Cities skeptical about justice bill
Cities and counties, traditionally on the same side of most federal-local battles, may be facing a showdown over juvenile justice. The cities see HR 3, which would provide a block grant for state and local programs dealing with post-arrest handling of young criminals, as a Robin Hood measure that may cost them money they now get through other block grants.
The bill, which passed on a veto-proof 286-132 vote, sets up a $1.5 billion block grant, virtually all of which will go to counties. That makes sense considering that counties are responsible for the majority of the big detention facilities and, through public defender offices, handle most of the post-arrest, parole and other services offered to the poor.
Cities, on the other hand, have gotten most of the cash targeted at the Community Oriented Policing grant program set up in 1994 and the local law enforcement block grant program, created in 1996. (Money under the first is used for hiring police officers; money under the second – $530 million in the current fiscal year – is used for non-hiring purposes such as the purchase of computers and other equipment.)
Janet Quist, senior legislative counsel at the National League of Cities, says she worries that Congress may eliminate the law enforcement block grant and use the money for the new juvenile justice block grant. That grant is already on shaky ground because it is part of the annual Justice Department appropriation and has never been itself authorized by Congress.
“We don’t like the idea of unplugging one grant program to plug in another,” Quist says. She does, however, acknowledge that Rep. Bill McCollum (R – Fla.), chairman of the House subcommittee on crime, is working with leaders of the House Appropriations Committee to ensure funding for both block grants. (McCollum had tried to slip a rider onto HR 3 that would have authorized the law enforcement block grant, but the Rules Committee ruled it out of order.)
Rep. Harold Rogers (R – Ky.), chairman of the House appropriations subcommittee that handles the Justice Department budget, has reportedly pointed out that funding for the law enforcement block grant has a much better shot in the current deficit-cutting mode if it is indeed authorized by the House and the Senate. Consequently, the pressure is on the Senate to get an authorization for the grant, a move that would have to be endorsed by Senate Judiciary Chairman Orrin Hatch (R – Utah), who has, as yet, made no such commitment.
But the potential competition for grant money that pits cities against counties is not the only controversy surrounding HR 3. The president has argued that it “is weak on guns and walks away from crime prevention initiatives that can save a teenager from a life of crime.”

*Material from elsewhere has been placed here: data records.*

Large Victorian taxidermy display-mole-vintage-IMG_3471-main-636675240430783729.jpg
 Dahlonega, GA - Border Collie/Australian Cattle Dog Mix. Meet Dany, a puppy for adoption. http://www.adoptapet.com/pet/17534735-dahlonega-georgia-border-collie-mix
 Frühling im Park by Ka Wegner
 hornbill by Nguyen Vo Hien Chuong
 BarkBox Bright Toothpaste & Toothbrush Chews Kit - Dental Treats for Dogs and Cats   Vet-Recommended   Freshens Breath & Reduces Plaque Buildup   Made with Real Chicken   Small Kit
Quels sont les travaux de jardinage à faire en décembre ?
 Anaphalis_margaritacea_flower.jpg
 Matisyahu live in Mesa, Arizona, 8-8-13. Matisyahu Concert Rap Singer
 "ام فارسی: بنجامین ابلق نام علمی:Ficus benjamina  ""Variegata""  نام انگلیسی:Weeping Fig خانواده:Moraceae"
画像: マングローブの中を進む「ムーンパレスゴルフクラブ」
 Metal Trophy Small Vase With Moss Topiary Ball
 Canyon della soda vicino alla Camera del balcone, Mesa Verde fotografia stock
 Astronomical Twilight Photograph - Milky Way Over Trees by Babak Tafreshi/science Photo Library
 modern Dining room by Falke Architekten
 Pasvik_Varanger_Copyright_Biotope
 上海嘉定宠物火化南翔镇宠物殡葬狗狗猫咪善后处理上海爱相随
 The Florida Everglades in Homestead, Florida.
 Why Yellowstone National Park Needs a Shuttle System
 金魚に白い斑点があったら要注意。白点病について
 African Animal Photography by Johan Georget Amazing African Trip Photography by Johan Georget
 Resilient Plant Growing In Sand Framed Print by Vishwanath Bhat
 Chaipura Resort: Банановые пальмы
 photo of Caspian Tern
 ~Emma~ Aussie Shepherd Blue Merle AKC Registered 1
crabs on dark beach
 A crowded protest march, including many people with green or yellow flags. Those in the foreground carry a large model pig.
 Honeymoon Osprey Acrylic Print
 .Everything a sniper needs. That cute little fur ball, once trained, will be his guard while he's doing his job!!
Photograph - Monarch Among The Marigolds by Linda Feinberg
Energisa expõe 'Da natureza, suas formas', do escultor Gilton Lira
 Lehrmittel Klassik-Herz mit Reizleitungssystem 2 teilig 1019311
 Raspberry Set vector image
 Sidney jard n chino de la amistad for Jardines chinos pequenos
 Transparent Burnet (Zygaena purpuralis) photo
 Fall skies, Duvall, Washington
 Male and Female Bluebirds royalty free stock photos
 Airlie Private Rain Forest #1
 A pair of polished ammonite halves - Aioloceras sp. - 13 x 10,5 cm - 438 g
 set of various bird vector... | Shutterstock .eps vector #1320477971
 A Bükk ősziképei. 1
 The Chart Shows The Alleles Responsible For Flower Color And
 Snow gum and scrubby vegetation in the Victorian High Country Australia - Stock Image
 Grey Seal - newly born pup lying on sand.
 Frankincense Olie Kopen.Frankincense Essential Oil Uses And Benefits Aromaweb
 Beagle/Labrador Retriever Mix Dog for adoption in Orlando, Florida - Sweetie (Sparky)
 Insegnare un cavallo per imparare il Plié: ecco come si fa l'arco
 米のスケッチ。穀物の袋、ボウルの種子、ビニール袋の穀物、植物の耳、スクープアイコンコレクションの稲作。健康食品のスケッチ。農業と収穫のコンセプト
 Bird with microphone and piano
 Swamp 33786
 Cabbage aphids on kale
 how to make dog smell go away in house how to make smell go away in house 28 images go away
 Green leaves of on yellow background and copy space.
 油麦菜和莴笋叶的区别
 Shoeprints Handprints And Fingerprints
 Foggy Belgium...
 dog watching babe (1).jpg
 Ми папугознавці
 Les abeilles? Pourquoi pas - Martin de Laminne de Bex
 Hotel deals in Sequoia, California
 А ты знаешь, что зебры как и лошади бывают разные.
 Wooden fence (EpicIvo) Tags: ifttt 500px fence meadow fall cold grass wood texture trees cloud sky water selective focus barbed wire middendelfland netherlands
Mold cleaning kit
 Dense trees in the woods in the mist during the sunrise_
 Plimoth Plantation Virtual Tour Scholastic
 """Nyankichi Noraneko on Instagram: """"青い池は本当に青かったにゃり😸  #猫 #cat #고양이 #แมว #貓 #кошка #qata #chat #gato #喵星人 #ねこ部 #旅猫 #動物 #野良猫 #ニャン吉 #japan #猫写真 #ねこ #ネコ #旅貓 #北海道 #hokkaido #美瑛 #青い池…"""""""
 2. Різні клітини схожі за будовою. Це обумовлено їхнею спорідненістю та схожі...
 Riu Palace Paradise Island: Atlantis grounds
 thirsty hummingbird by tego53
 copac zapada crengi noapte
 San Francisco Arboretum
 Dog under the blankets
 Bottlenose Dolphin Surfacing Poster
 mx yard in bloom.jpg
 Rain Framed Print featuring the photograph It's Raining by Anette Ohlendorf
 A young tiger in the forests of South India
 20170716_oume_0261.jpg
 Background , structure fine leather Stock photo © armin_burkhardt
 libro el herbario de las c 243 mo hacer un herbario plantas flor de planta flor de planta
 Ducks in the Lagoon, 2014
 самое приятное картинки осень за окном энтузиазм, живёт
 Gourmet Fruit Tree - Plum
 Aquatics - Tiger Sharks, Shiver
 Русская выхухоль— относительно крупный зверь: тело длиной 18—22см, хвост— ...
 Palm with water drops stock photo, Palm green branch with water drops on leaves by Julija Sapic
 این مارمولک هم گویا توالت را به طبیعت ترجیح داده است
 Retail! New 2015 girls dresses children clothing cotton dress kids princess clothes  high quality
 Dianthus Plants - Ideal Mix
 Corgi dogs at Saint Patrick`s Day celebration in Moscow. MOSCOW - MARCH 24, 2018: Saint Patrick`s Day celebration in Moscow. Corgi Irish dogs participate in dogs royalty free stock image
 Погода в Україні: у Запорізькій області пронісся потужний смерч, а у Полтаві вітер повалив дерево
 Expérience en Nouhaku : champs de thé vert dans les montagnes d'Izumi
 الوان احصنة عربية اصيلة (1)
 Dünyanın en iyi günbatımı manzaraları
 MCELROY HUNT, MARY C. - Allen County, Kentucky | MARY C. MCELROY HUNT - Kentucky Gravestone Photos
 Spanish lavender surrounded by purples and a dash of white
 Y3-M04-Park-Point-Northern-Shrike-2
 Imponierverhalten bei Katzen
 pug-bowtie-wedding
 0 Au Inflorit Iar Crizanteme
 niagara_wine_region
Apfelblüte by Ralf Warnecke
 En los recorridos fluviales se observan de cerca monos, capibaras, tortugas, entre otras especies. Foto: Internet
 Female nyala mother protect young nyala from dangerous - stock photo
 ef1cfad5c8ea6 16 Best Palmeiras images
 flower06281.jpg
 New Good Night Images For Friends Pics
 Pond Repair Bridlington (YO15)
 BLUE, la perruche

Clinton has proposed his own juvenile justice bill, introduced by New York Democrat Charles Schumer. HR 810 would require guns to have child-proof safety locks and outlaw purchases of guns by adults who had been convicted of violent crimes as juveniles. McCollum had refused to add those provisions to his bill, although he did attempt to get other HR 810 provisions included, another move blocked by the Rules Committee.
The National Association of Counties also has some problems with HR 3, particularly a provision that would force states to try 15-year-olds as adults for certain crimes. Still, the formula for distribution of the money – $500 million over three years – meets with NACo approval.
But the organization also hopes that whatever version emerges from the Senate will be an improvement over HR 3.